Con su interés, el ciudadano dinamiza los archivos y les otorga una gran responsabilidad: ser garantes de la democracia, de la transparencia, del acceso a la información. Esto, en definitiva, le imprime un nuevo rumbo a los archivos y a su ciencia, la archivística; los coloca en un sitio importante, que el ciudadano debe tomar en cuenta si quiere ejercer realmente el poder.

Quien consulta los archivos se interesa en particular por los administrativos, pues albergan la información que se requiere para exigir la rendición de cuentas y de alguna manera interactuar con las instituciones en aras de ese objetivo.

El archivista no puede ni debe quedarse solamente en el papel de profesional que administra y proporciona la información. El archivista debe, además, como hemos dicho al inicio, contribuir al desarrollo de su disciplina construyendo cotidianamente un conocimiento archivístico más allá del servicio y la utilidad, un conocimiento válido por sí mismo. Debe ser el constructor del conocimiento de las sociedades a través del conocimiento de las instituciones y, más en particular, de sus archivos.

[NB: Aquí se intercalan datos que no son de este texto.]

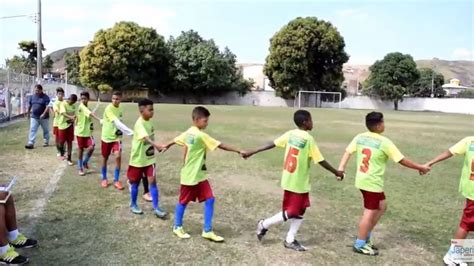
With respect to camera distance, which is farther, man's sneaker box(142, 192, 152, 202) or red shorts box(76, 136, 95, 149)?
red shorts box(76, 136, 95, 149)

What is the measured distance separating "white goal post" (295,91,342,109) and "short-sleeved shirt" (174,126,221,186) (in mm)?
49529

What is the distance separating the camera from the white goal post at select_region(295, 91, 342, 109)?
178 ft

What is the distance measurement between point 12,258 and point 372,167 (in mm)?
3575

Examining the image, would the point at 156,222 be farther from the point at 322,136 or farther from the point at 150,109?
the point at 322,136

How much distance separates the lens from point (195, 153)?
5.16 meters

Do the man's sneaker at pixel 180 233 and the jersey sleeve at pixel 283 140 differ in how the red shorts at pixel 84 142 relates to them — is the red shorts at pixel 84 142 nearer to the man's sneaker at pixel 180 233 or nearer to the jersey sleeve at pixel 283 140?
the man's sneaker at pixel 180 233

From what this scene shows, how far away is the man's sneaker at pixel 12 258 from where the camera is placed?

En conclusión, el archivo y sus documentos han estado y seguirán estando presentes en las decisiones de las autoridades de los diversos niveles; han estado y seguirán estando en el desarrollo de las instituciones de gobierno y de todas las demás de la sociedad porque los archivos son como las ideas, las palabras, los pensamientos, que ahí están y su aprovechamiento depende de los usuarios; por supuesto, pueden ser armas de una dictadura, recursos de un gobierno en busca de su legitimidad o, aún más, recursos del ciudadano que ejerce su derecho a la información y los demás que le atañen dentro de la sociedad.

Referencias

LEÓN-PORTILLA, M. (2004). Tlacaélel, un sabio poder detrás del trono. En Letras Libres, marzo, pp. 26-28. PEREDO, R. (2001). Tlacaélel. El inventor del miedo. Xalapa: Fondo Editorial Xalapeño. SIGÜENZA, C. (1932). Alboroto y motín de los indios de México del 8 de junio de 1692: Relación de don Carlos de Sigüenza y Góngora en una carta dirigida al almirante don Andrés de Pez, Irving A.

Leonard. México: Museo Nacional de Arqueología, Historia y Etnografía.